By Anne Thompson and Beth Hanna | Thompson on Hollywood October 14, 2013 at 2:45PM
One of Wikileaks founder Julian Assange's many skills is playing the media. His latest move was to appear on Skype with the Hollywood Foreign Press Assocation, timed for the upcoming release of Dreamworks biopic "The Fifth Estate," hitting theaters October 18. Unsurprisingly, he blasted the film, telling the HFPA it was "opportunistic and hostile."
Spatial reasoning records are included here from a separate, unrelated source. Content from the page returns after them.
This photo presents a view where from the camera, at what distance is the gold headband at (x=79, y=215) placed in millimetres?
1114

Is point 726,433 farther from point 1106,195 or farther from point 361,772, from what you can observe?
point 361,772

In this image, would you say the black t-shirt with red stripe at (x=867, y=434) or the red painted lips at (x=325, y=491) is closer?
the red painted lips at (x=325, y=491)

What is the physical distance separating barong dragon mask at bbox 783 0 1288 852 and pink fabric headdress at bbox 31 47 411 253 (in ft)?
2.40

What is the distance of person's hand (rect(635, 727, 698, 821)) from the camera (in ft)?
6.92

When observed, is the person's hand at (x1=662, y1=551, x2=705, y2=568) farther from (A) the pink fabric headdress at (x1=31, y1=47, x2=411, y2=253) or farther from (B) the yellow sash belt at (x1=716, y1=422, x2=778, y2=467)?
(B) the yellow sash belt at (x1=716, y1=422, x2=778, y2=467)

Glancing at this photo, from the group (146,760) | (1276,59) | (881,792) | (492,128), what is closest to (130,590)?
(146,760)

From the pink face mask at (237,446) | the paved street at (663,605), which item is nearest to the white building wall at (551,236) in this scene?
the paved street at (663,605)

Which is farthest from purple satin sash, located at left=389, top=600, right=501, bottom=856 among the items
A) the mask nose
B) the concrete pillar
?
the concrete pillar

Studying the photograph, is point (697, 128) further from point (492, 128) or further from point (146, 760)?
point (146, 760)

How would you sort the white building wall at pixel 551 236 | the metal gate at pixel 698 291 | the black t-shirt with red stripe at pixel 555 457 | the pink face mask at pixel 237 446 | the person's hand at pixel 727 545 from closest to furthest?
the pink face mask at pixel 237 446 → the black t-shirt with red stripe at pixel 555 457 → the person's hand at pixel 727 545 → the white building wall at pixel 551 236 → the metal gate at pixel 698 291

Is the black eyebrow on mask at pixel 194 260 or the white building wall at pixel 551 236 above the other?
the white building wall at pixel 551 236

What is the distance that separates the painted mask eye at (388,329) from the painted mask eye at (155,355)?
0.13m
This came after Assange penned a letter dated from January of this year to "Fifth Estate" star Benedict Cumberbatch, who plays the bleach-blond provocateur. In the note, he told Cumberbatch -- of whom he's a fan -- that he "should reconsider his involvement" with the project, which is "not a good film." The entire letter is here. Cumberbatch, for his part, recently reacted eloquently to the letter, which he says he received only days before he began to shoot the film. (Watch that video here; in it Cumberbatch also adorably bungles the many film titles he appears in this year, referring to "The Twelfth Estate" and "Five Years a Slave.") Assange and the WikiLeaks scandal are also connected to the NSA leaks by Edward Snowden (our Laura Poitras/Glenn Greenwald story is here), which is yet another reminder that journalism will never be the same. (The debate continues here.)
Our TOH! interview with Alex Gibney, who directed Wikileaks doc "We Steal Secrets," is here. It's fascinating what he chose to include in his story--namely Bradley/Chelsea Manning and the Swedish sex scandal that placed Assange into exile--and what "The Fifth Estate" leaves out.
Written by Josh Singer and directed by Bill Condon, "The Fifth Estate," which opened the Toronto International Film Festival to mixed reviews, is nothing if not ambitious. It's demanding and challenging because it's the rare studio movie--supervised closely by DreamWorks chief Stacey Snider--that is willing to deal with one of the pressing issues of our time: the ways the digital revolution and the internet are changing how we exchange and share information.